4. “Germany started the war.” It was the claim of exclusive war guilt,
solemnized within the Treaty of Versailles, that so greatly infuriated Germans
and contributed to the anger that was manifest in Hitler’s national
socialism. Fleming calls it a
“bizarre accusation.” “No one claimed
that the Germans had shot Archduke Franz Ferdinand and his wife in Sarajevo
in 1914, nor that this murder… did not have a great
deal to do with precipitating the conflict.
The war guilt clause pretended this central event never happened.” The debates among
historians since 1914 show that there is a great deal of complexity to the “war
guilt” issue. Germany’s
culpability, as especially its “sole” culpability, is disputed by many of those
who have studied the issue.
5.
“Neutrality.” Wilson
railed against German submarine warfare and insisted that Americans had a right to travel
on British ships in the war zone. But he
did nothing effectual to protest the British blockade that so thoroughly choked
off Germany’s
supplies and created the desperate expedient of unrestricted submarine warfare
to counter it. Fleming says “Wilson
talked – and talked and talked – about neutrality,” but that the United
States evolved “into a branch of the British
armament industry during the thirty-two months of its neutrality.”
6. “Self-determination.” Wilson’s
naivete and idealistic over-simplification was perhaps best shown by his
principle of “self-determination” that was included among his 14 Points. Fleming says “the idea had opened a Pandora’s
box that would be difficult if not impossible to close. Albanian warlords, tribal chieftains from
obscure valleys in the Caucusus and Carpathian mountains,
would-be politicians from Armenia,
the Ukraine and
Bessarabia appeared… seeking redress and
recognition.” Needless to say, these
examples barely scratch the surface.
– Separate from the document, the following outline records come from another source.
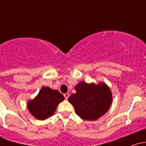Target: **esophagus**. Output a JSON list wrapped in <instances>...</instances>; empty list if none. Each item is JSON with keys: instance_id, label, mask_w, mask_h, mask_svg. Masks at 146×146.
<instances>
[{"instance_id": "34e87169", "label": "esophagus", "mask_w": 146, "mask_h": 146, "mask_svg": "<svg viewBox=\"0 0 146 146\" xmlns=\"http://www.w3.org/2000/svg\"><path fill=\"white\" fill-rule=\"evenodd\" d=\"M64 98L66 100H68V97H69V94H68V93H65V94L64 95Z\"/></svg>"}]
</instances>
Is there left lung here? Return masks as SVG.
<instances>
[{"instance_id": "obj_1", "label": "left lung", "mask_w": 146, "mask_h": 146, "mask_svg": "<svg viewBox=\"0 0 146 146\" xmlns=\"http://www.w3.org/2000/svg\"><path fill=\"white\" fill-rule=\"evenodd\" d=\"M76 93L68 99L75 113L81 119L94 121L108 111L113 101L110 88L104 82L86 83L80 82L75 86Z\"/></svg>"}]
</instances>
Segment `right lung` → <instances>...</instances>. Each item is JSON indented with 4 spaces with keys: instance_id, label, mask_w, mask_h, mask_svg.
Segmentation results:
<instances>
[{
    "instance_id": "right-lung-1",
    "label": "right lung",
    "mask_w": 146,
    "mask_h": 146,
    "mask_svg": "<svg viewBox=\"0 0 146 146\" xmlns=\"http://www.w3.org/2000/svg\"><path fill=\"white\" fill-rule=\"evenodd\" d=\"M64 100L58 90L42 87L38 94L27 103L29 113L38 120H45L55 113L57 106Z\"/></svg>"
}]
</instances>
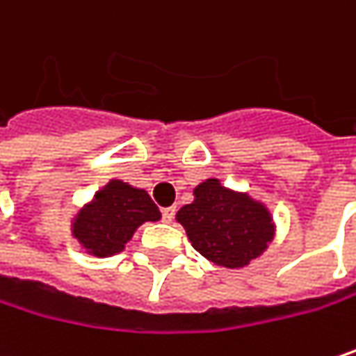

As
it turned out, the peace conference declared “mandates” that “handed over some
17 million people to the victorious Allies.”
“The British acquired Palestine
and Iraq, and
the French got Syria
and Lebanon.
What Wilson forgets, perhaps, is that there was little profit in these mandates
(except, for a time, the opportunity to develop the oil wealth of Iraq, which
investments were lost to Britain after that country was deemed ready to manage
its own affairs), but considerable onerous and costly responsibilities,
notably, in the case of Palestine, when Jewish refugees began to pour into that
country from Europe following the Allied victory in World War II."
7. “Open covenants, openly
arrived at.” Fleming said Wilson
lied when he told the Senate Foreign Relations Committee that he had not known
of the other Allies’ secret treaties before he arrived in Europe
for the peace conference. And the “open
covenants” principle was immediately shunted aside when “the press… found themselves barred from all sessions of the Council of Ten
(the Big Five and their foreign ministers)” at the peace conference.
8. “A war to end all wars.” The irony of the claim to be ending all
wars is shown by world history since 1919, but it is enough to point to the
fact, as Fleming does, that in early 1919 “there were no less than fourteen
small wars in progress in supposedly pacified Europe” as
“armies began shooting at each other over disputed slices of territory.”
There is much, much more in Fleming’s account. Although the book’s title speaks of
“illusion” and Fleming refers to “derangement,” he does not bring out the
points for separate discussion as we have done here. He presents them, instead, as parts of a vast
tapestry. The history of World War I,
its causes and consequences, is a matter of great importance about which all educated
people would do well to reacquaint themselves.
Almost ninety years have passed since that war began, and we are
hopefully better able by this time to take an objective look at it.